FDA Approvals from February 2024

Season 6, Episode 20,   Feb 23, 06:48 PM

Last week, the Food and Drug Administration (FDA) approved four different therapies in the oncology space — one of which, Amtagvi, marks the first cellular therapy for the treatment of solid cancers. 


The week’s first approval (an Onivyde regimen for metastatic pancreatic cancer) was covered in last week’s episode, but here’s a list of what has happened since that last recording. 




Patients with metastatic non-small cell lung cancer that has MET exon 14 skipping alterations may soon have a new treatment option, as the FDA approved Tepmetko in this indication. 


Notably, this full approval is coming three years after the agency’s accelerated approval of the agent back in February 2021. Follow-up clinical trial data showed that 57% of previously untreated patients responded to therapy with Tepmetko, with 40% having a duration of response that lasted a year or longer. 

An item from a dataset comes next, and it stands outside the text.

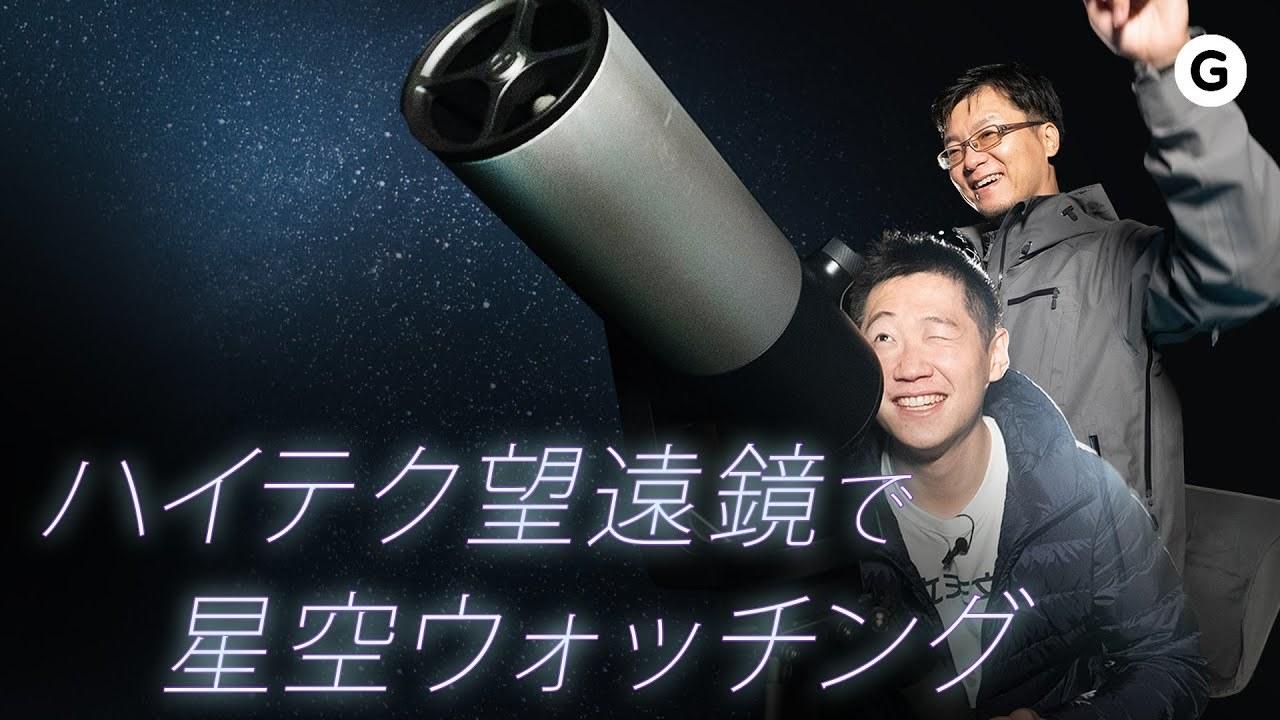 銀河もブラックホールも自動で見つかる、チート級の望遠鏡「Unistellar eVscope」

On Feb. 16, the FDA approved Amtagvi for patients with advanced melanoma who had previously been treated with an immunotherapy or targeted therapy. Notably, Amtagvi is a cell-based therapy and is actually the first cell-based treatment to be approved in the solid tumor space. 

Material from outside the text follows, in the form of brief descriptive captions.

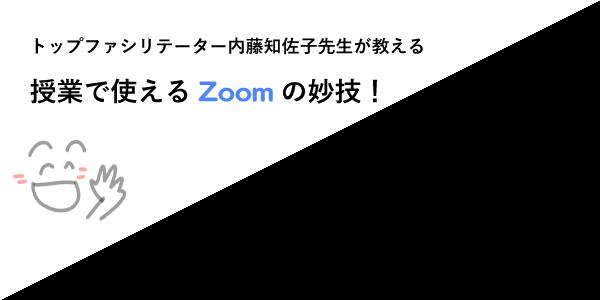 トップファシリテーター内藤知佐子先生が教える 授業で使えるZoomの妙技! イメージ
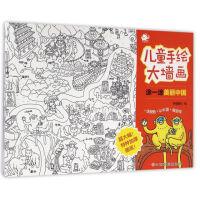 儿童手绘大墙画 涂一涂美丽中国 畅销书籍 童书邓少芬正版书籍 江西高校出版社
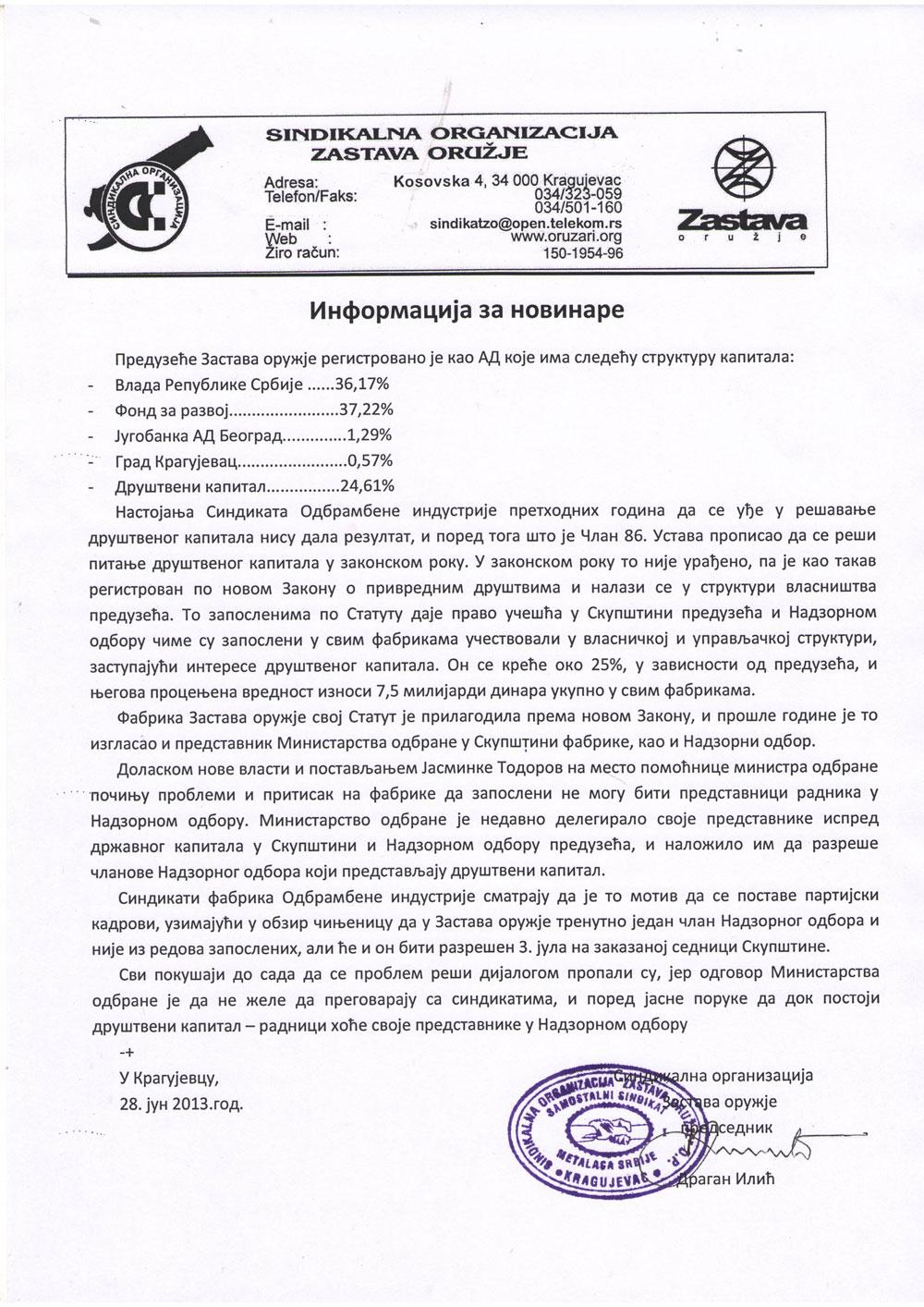 info-za-novinare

According to trial results that led to the approval, 31.5% of patients responded to therapy. Now this is a pretty exciting number, considering that this heavily pretreated population tends to have low response rates. Not to mention, TIL therapies like Amtagvi — while upfront they require about a three-week hospital stay — may set patients up for years without having to undergo more treatment, according to Dr. Rodabe Amaria from The University of Texas MD Anderson Cancer Center, who I spoke with after the approval.  




In the lung cancer space, we saw the approval of Tagrisso plus platinum-based chemotherapy for patients with locally advanced or metastatic non-small cell lung cancer whose tumors have EGFR exon 19 deletions or exon 21 L858R mutations. 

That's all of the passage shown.